Atisbando tu barco 
Nila Mendoza de Hopkins

La tarde de aquel sábado vi tu barco anclado en el puerto donde siempre te he esperado. Mi corazón rebosante de alegría necesitaba verte, aunque fuera por un instante. Corrí, corrí como una loca con la ilusión de encontrarte.  Sabía que sólo era una esperanza, porque mi corazón que latía, como queriendo salirse de mi pecho, me gritaba al oído:

-Se ha marchado. 

Sin embargo,  nada me detuvo a abordarlo.  Entré sigilosamente, y en efecto, no estabas, pero mis sentidos percibieron tu esencia como si estuvieras allí con todo tu ser contemplándome.  Sentí tu mirada seguirme, como si ella formara parte de una gran pintura y se saliera de ésta para posarse serena y grácil en mi cuerpo en movimiento. Esa mirada penetrante y a veces hasta retadora, tan tuya, que me asustó la primera vez que te vi, pero que luego aprendí a amarla como aprendí a amar todo lo que tú eres. ¡Ay tus ojos! ¡Cómo añoro tus ojos!

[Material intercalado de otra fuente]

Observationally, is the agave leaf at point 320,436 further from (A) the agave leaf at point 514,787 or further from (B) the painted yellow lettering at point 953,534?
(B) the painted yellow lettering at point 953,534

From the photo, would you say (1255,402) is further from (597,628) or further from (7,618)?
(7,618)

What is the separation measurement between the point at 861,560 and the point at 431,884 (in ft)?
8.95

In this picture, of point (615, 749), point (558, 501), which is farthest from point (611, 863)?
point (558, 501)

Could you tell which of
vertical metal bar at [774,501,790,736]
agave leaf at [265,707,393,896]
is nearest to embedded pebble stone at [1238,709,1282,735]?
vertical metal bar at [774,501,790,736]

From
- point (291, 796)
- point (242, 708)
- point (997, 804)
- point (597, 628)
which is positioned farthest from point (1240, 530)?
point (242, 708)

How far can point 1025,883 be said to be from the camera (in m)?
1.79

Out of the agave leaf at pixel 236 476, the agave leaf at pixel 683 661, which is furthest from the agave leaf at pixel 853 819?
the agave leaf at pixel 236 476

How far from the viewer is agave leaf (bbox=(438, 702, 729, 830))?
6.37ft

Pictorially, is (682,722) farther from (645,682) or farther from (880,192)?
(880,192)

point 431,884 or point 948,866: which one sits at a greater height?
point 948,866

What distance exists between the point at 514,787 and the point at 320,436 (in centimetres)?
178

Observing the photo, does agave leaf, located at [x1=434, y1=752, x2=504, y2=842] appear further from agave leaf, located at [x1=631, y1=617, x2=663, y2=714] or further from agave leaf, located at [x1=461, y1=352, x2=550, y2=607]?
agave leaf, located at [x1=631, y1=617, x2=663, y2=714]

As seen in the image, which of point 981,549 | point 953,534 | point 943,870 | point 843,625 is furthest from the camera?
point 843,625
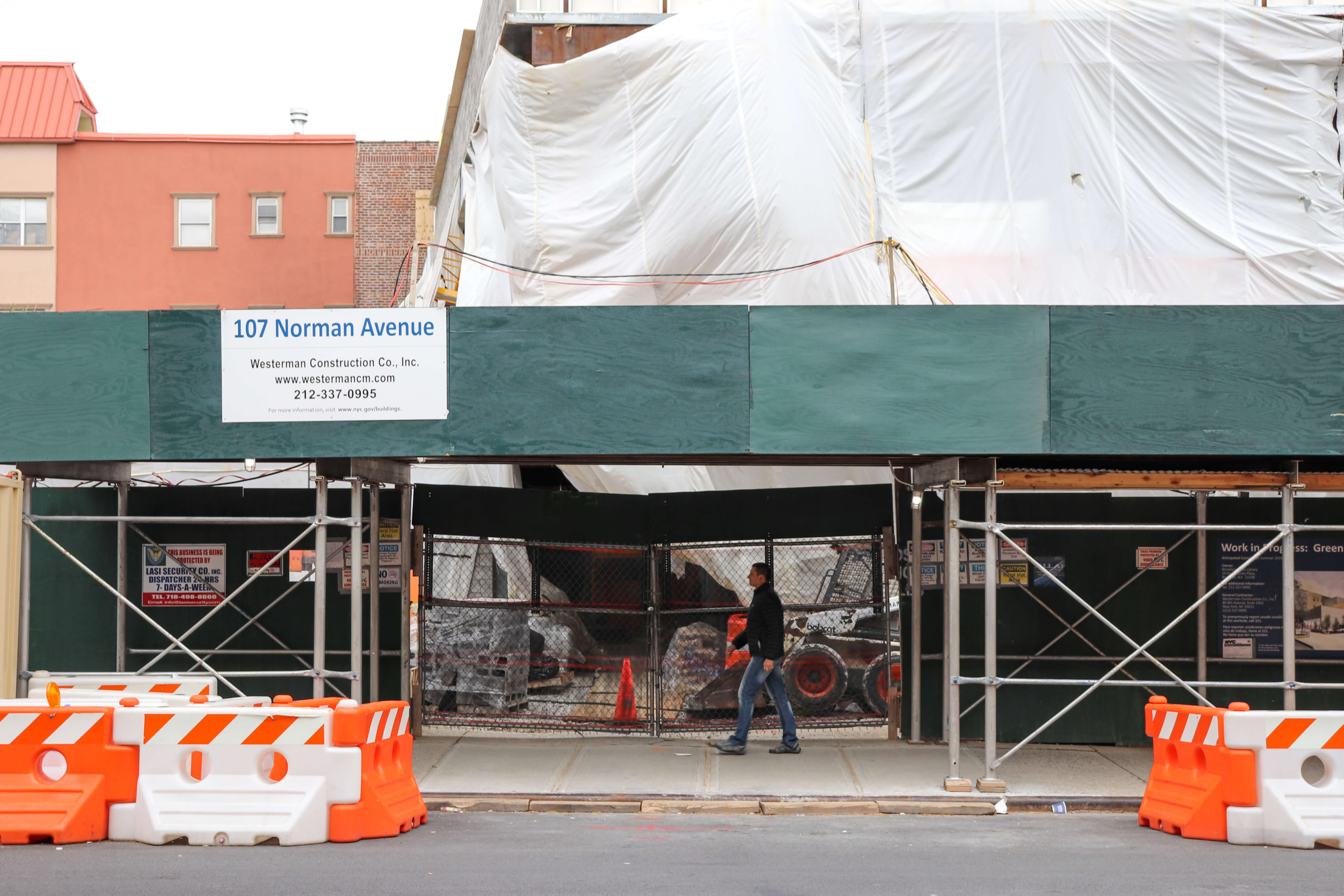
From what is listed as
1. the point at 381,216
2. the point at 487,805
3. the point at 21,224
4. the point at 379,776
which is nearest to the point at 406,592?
the point at 487,805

Negros como la misma noche, profundos como los mares navegados por ti, brillantes como luna llena, y transparentes como el cristal, donde yo puedo leer tus pensamientos sin necesidad de que pronuncies palabra.

Entré a tu camarote, como si con ello pudiera conectar tu esencia con la mía y saciar mi alma sedienta  de tu presencia.  Me senté en tu cama y me recosté en ella queriendo sentir en las sábanas tu olor donde tantas noches has dormido. Abracé tu almohada como si fuera tu cuerpo e imaginé el placer que sentirías si fuera mi cuerpo el que abrazaras. Mis dedos acariciaron una camisa  de seda tan suave como tu piel, sabía que era tuya, la olí y ésta estaba impregnada con ese aroma masculino que reconozco de tu cuerpo que he tocado, a placer, tantas veces con mis manos. 

Salí de tu camarote y fui directo hasta la proa, sentí la brisa que soplaba en mi rostro y estuve parada allí no sé cuánto.  La noche se hizo presente con su cielo cubierto de estrellas; había un lucero en el firmamento que en mi mente y en mi corazón fue formando tu alma, levanté mi mano queriendo tocarlo, pero por estar tan lejos lo que logré fue reafirmar tu ausencia. La brisa se tornó más fría a medida que oscurecía, y mi alma comenzó a enfriarse junto con la noche, ya que presentía que nunca más te volvería a ver.

Mirando a la lejanía donde lo único que existe es el infinito, quise enviarte un mensaje, para decirte que tu  recuerdo sería imborrable, que nunca fuiste una ilusión, sino un libro abierto que contenía poesía cuyos versos brotaban como el agua de los manantiales y nutrían mi esencia necesitada de ti.  Quise decirte en ese mensaje que sin importar cuántos amaneceres y ocasos se  dibujaran en el horizonte, mi corazón y mi alma estarían siempre en el puerto tratando de atisbar tu barco, y que escucharía la pieza de Vivaldi, “Il Cardellino”,  que siempre mece el compás de mis pasos, me llena de ilusión y entibia mi esperanza. Las  flautas y las cuerdas cuando suenan los Allegro del primer y el tercer movimiento me hacen sentirte en mi recuerdo, tomado de mi mano, en la proa de tu barco, mirando al horizonte, escuchando la variedad de sonoridades  y el perfecto equilibrio entre los violines, las violas, los violoncelos y las  flautas de ese concierto de incomparable belleza. La serena hermosura de esos movimientos musicales hace un juego colorístico en el intercambio que se produce entre el latir de mi corazón y los trinos de la flauta y los violines, por la emoción que me produce cuando trato de atisbar... Ahora, escucho los instrumentos, al unísono, que acompañan el dialogo apasionado que danza en mi mente, antes de nuestro encuentro.